In the mortgage-rate article below, how far have average two-year fixed mortgage rates risen over the past 18 months?

### Source text
— BEGIN —

Almost 1.5 million homeowners with variable rate mortgages face higher borrowing costs with the Bank of England expected to push up interest rates on Thursday to 4.5%.
A poll of City analysts found there was a 96% chance the central bank would increase its base rate by 0.25 percentage points when policymakers meet to tackle Britain’s stubbornly high inflation rate.
Another 1.5 million households with fixed-rate mortgages will see their annual bills spiral by an average £3,000 when they re-finance their loans this year, afterthe average two-year fixed rate jumped from below 2% to 4.75% over the past 18 months.
The near certainty of a 12th consecutive increase follows a series of speeches by central bank policymakers arguing in favour of higher borrowing costs to bring down the highest rates of inflation in 40 years to more sustainable levels.
“It is very difficult to see the Bank of England doing anything else,” said George Buckley, chief UK economist at Nomura. “According to the markets, there is only a 4% chance of them holding rates where they are.”

— END —

### Supplied entries
— BEGIN —

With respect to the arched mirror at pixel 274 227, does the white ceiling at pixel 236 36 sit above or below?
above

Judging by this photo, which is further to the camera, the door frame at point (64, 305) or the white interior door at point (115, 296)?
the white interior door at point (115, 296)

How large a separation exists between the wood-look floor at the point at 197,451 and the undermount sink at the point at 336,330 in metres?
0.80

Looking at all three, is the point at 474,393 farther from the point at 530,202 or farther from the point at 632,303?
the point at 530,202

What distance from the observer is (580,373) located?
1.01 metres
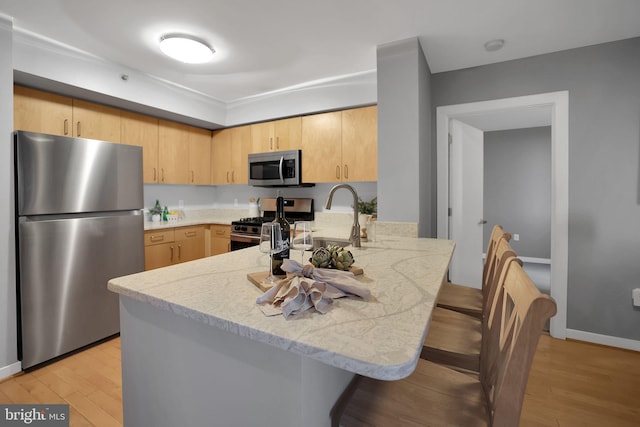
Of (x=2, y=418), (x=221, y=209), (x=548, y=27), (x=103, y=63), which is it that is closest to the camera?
(x=2, y=418)

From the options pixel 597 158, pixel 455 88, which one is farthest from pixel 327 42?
pixel 597 158

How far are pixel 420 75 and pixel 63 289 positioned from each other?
10.5 feet

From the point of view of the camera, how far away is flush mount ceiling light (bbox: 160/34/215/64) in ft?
7.43

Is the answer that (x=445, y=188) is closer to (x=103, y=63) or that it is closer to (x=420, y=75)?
(x=420, y=75)

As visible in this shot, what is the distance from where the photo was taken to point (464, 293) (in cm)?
178

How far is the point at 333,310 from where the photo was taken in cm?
83

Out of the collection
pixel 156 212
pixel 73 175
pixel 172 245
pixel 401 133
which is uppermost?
pixel 401 133

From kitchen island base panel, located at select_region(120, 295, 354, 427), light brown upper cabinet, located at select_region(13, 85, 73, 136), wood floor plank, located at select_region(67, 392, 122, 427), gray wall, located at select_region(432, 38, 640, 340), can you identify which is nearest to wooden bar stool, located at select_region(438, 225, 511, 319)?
kitchen island base panel, located at select_region(120, 295, 354, 427)

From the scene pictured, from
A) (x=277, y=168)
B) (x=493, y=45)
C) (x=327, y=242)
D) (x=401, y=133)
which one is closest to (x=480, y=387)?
(x=327, y=242)

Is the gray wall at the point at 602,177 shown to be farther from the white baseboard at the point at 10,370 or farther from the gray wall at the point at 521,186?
the white baseboard at the point at 10,370

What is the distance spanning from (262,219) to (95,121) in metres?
1.99

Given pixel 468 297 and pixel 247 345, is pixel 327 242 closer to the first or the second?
pixel 468 297

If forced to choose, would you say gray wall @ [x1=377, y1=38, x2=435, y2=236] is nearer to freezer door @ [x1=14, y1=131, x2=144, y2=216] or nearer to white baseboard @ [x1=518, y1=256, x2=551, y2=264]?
freezer door @ [x1=14, y1=131, x2=144, y2=216]

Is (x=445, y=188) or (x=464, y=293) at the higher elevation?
(x=445, y=188)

— END —

### Written response
From below 2% to 4.75%.